Результатом массового хронического недоедания была лёгкая уязвимость перед инфекциями и, как следствие, - исключительно высокая смертность, прежде всего детская. Внимательно изучавший русскую деревню аристократ Энгельгардт с ужасом признавал, что в деревнях «смертность детей куда больше, чем смертность телят», и если бы такая же смертность молодняка обнаружилась на животноводческих помещичьих фермах, то вести хозяйство стало бы нерентабельно (15).
Огромная смертность на фоне хронического недоедания радикально снижала шансы наших предков на долгую жизнь. Если в Европе и Америке период окончания девятнадцатого – начала двадцатого века стал временем быстрого увеличения продолжительности жизни (с тридцати пяти-сорока до пятидесяти и более лет), то Россия в этой сфере откровенно пробуксовывала. По расчётам многих дореволюционных (Новосельский, Куракин) и современных (Мельянцев, 16) исследователей, Россия после переписи 1897 года нисколько не навёрстывала отставание от передовых западных держав по продолжительности жизни. Напротив, разрыв в эти годы продолжал увеличиваться и к началу Первой мировой войны достиг исторического максимума в 15-19 лет.
ДОГНАТЬ ЗАПАД: ПРИЕМЛЕМА ЛИ ЦЕНА?
После ознакомления с этими и многими другими сравнительными данными возникает соблазн объявить царскую власть – бездарной властью, а дореволюционную Россию – неэффективным обществом. Однако такие выводы будут слишком поспешными и поверхностными. Сравнивая Россию с Западной Европой, мы обыкновенно упускаем из виду, что это две разные цивилизации, развивавшиеся по несхожим законам. И когда, например, либеральные критики упрекают дореволюционную власть в том, что она не сумела вовремя модернизировать страну, подражая лучшим западным образцам, то предлагают взамен совершенно фантастическую альтернативу, противоречащую не только историческим законам российского социума, но фундаментальным ценностям нашего общества. Я убеждён, что если бы отечественные поклонники западной цивилизации адекватно представляли условия, в которых происходило соревнование двух миров, они сами отвергли бы европейский путь как абсолютно неприемлемый для типичного русского интеллигента с нравственной точки зрения.

* * * * *

УСЛОВИЕ ЗАДАНИЯ:
Воспроизведите дословно фрагмент отрывка о дореволюционной России от слов «Огромная смертность на» до слов «в 15-19 лет.». Записи, приведённые далее, в работе не используются.

ДАННЫЕ ДЛЯ АНАЛИЗА:
* * * * *

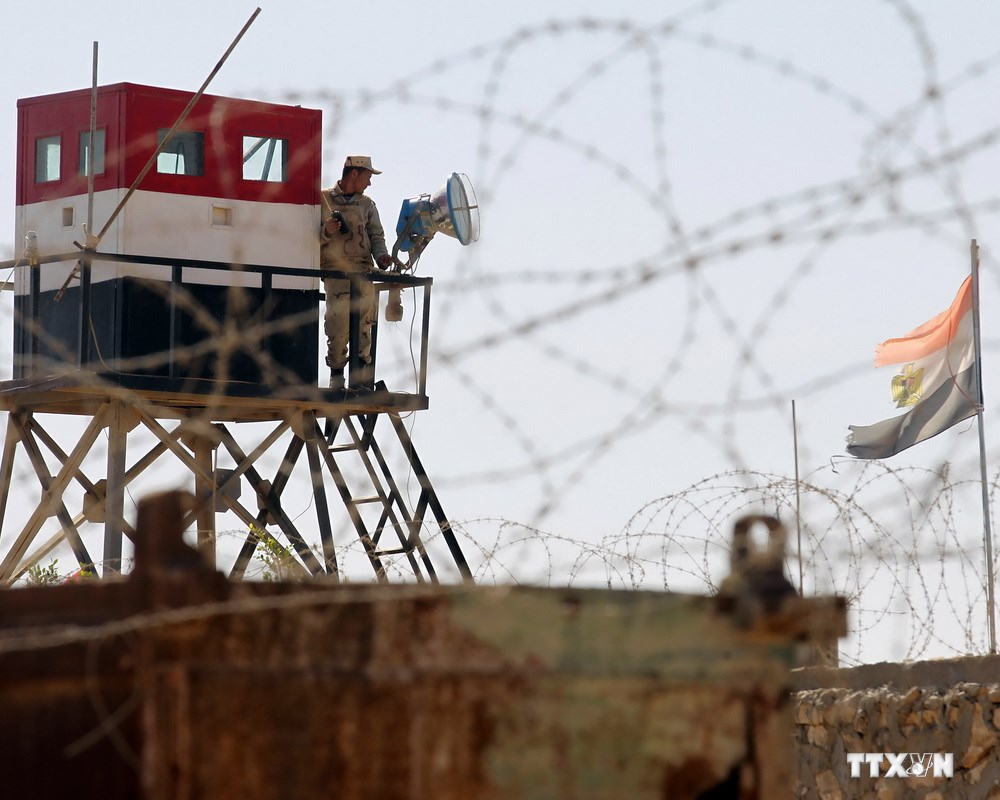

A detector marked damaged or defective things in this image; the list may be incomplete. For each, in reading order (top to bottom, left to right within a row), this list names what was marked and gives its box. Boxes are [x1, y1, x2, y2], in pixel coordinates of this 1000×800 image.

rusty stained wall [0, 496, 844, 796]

* * * * *

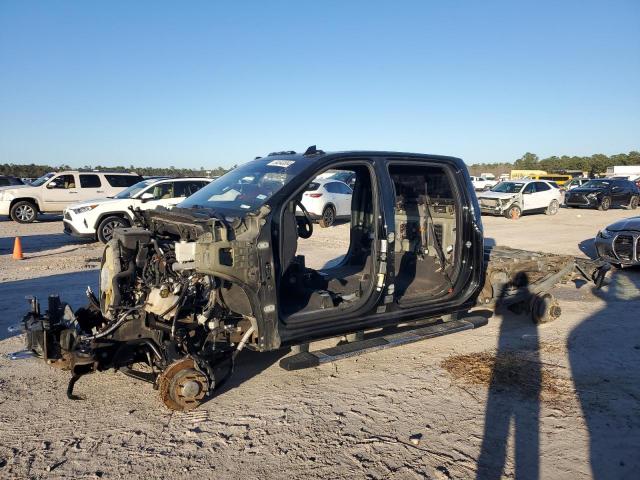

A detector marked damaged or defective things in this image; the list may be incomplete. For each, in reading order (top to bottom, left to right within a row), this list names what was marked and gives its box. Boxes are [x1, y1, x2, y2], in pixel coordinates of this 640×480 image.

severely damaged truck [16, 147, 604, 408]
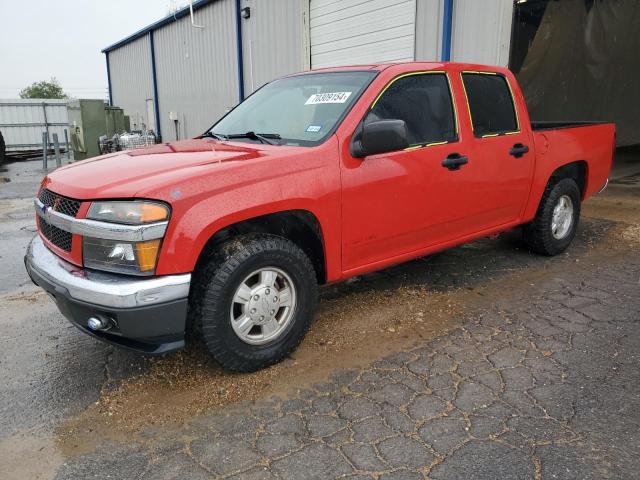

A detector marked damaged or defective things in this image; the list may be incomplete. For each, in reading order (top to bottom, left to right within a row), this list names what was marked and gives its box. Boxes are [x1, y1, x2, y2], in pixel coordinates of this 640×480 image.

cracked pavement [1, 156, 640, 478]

* * * * *

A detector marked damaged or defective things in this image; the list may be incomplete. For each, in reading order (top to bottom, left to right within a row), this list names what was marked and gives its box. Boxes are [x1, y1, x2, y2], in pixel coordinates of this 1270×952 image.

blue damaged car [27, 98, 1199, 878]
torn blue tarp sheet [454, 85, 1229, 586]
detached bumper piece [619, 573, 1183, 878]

* * * * *

ВЫПОЛНЕННОЕ ЗАДАНИЕ:
Огромная смертность на фоне хронического недоедания радикально снижала шансы наших предков на долгую жизнь. Если в Европе и Америке период окончания девятнадцатого – начала двадцатого века стал временем быстрого увеличения продолжительности жизни (с тридцати пяти-сорока до пятидесяти и более лет), то Россия в этой сфере откровенно пробуксовывала. По расчётам многих дореволюционных (Новосельский, Куракин) и современных (Мельянцев, 16) исследователей, Россия после переписи 1897 года нисколько не навёрстывала отставание от передовых западных держав по продолжительности жизни. Напротив, разрыв в эти годы продолжал увеличиваться и к началу Первой мировой войны достиг исторического максимума в 15-19 лет.